Calculation is not a characteristic that has ever appealed to me much in the records I choose to listen to. Thinking things through of course is something else entirely, and the least you'd expect from an artist as the most basic courtesy to their listeners. However, trying to second guess your audience is another matter, particularly as you find yourself getting bigger, by accident or design, and runs the risk of making the resultant product sounding utterly lacking in terms of qualities that resonate within the human heart.
Such calculation has seemed to be at work to me listening through to two highly anticipated releases of recent weeks. First Tame Impala's The Slow Rush which I intended to write about here but have lacked the real urge to do so following my initial listens through to it and now Caribou's Suddenly, which came out last Friday.
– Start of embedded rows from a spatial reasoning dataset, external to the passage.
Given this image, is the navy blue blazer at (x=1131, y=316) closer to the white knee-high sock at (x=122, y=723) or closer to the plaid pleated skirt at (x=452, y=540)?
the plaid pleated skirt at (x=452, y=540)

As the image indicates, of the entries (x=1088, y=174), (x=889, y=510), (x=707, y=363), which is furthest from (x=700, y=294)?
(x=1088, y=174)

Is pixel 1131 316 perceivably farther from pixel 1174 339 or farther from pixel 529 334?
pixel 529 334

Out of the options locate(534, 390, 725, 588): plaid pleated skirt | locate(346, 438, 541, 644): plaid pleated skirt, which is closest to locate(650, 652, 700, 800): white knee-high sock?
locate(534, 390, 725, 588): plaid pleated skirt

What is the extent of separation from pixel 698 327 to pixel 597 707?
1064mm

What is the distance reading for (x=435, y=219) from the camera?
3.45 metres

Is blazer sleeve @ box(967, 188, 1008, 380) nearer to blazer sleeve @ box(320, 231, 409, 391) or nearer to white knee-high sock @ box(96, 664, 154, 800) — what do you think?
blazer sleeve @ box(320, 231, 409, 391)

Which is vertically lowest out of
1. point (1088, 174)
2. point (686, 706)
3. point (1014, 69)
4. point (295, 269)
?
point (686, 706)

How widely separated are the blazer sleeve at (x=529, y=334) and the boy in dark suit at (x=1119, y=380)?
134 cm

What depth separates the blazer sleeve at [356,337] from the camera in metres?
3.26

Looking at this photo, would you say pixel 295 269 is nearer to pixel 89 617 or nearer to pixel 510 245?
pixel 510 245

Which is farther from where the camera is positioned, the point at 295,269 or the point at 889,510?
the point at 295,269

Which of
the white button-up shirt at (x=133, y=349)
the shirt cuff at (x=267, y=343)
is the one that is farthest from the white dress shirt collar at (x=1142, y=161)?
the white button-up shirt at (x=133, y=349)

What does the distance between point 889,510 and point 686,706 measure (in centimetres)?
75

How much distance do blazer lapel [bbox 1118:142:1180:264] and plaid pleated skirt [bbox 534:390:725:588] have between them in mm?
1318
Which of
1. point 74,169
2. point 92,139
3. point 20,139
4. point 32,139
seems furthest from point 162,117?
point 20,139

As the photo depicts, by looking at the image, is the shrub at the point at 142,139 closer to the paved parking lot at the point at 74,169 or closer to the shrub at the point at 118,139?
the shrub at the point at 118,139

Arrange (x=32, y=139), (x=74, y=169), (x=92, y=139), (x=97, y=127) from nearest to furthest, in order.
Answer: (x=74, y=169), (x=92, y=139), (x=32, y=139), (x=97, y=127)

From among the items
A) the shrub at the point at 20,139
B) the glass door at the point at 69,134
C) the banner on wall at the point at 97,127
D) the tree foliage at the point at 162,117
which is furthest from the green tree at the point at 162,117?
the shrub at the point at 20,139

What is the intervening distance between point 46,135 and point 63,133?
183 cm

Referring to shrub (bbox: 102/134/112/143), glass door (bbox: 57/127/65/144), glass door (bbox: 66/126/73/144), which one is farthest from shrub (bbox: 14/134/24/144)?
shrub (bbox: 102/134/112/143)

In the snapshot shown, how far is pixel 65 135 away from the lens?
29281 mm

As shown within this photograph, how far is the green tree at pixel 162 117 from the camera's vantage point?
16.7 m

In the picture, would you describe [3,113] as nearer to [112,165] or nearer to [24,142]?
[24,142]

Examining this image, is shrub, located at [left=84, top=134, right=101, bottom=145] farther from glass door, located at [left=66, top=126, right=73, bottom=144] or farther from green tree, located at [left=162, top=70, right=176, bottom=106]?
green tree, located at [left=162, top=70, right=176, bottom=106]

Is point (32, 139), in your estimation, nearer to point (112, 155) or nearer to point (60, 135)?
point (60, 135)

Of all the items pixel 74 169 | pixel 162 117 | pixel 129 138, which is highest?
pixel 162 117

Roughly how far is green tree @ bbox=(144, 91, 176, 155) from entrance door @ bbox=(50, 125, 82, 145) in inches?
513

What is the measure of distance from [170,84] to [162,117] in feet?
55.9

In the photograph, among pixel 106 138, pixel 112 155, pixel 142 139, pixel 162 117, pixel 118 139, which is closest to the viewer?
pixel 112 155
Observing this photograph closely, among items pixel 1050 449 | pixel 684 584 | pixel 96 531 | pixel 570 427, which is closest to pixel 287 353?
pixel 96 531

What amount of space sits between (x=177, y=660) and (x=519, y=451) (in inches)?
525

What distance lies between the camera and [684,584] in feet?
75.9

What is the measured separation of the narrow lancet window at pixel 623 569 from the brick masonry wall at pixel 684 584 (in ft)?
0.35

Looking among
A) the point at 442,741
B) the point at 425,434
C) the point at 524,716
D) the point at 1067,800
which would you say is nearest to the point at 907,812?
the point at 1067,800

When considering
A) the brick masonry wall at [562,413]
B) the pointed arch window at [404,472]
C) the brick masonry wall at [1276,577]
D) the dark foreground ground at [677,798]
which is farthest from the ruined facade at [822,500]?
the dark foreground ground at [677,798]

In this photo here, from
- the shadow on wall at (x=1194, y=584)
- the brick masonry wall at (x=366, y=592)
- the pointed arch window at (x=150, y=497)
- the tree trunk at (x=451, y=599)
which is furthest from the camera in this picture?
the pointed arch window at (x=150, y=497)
Both Tame Impala and Caribou have a definite patina of hipster cool and much credit in the bank following the genuinely innovative and groundbreaking records they've put out previously. They've both made fantastic records but I'd argue that the ones they've put out in 2020 don't really qualify for that status regardless of how much critical acclaim they are subject to this year.
Suddenly is a particularly annoying record. It sounds like the kind of thing which will attract plenty of radio and club play but I found it cluttered and utterly lacking in clarity. Its start stop jerky rhythms and treated vocals made me think I was trapped in the most soulless of corporate nightclubs with an utterly vacuous set of people. Beautiful perhaps but no-one around who you wanted to start up a conversation with or get to know better and nothing being played over the sound system that you were remotely tempted to fall in love with.
Dan Snaith, the man behind Caribou, clearly has the best intentions as well as the most immaculate taste in music. But I think he's taken a serious misstep here and lost his way somewhat. Suddenly has its moments but for me they were too few and far between. For the most part this sounded like a retread of Moby's Play for the coming decade and though it might sound like one, this was not intended as a compliment. Listen to The Orielles Disco Volador instead I'd say. There's a lot more fun being had and sometimes that's for more enjoyable to my ears than clinical state of the art studio polish.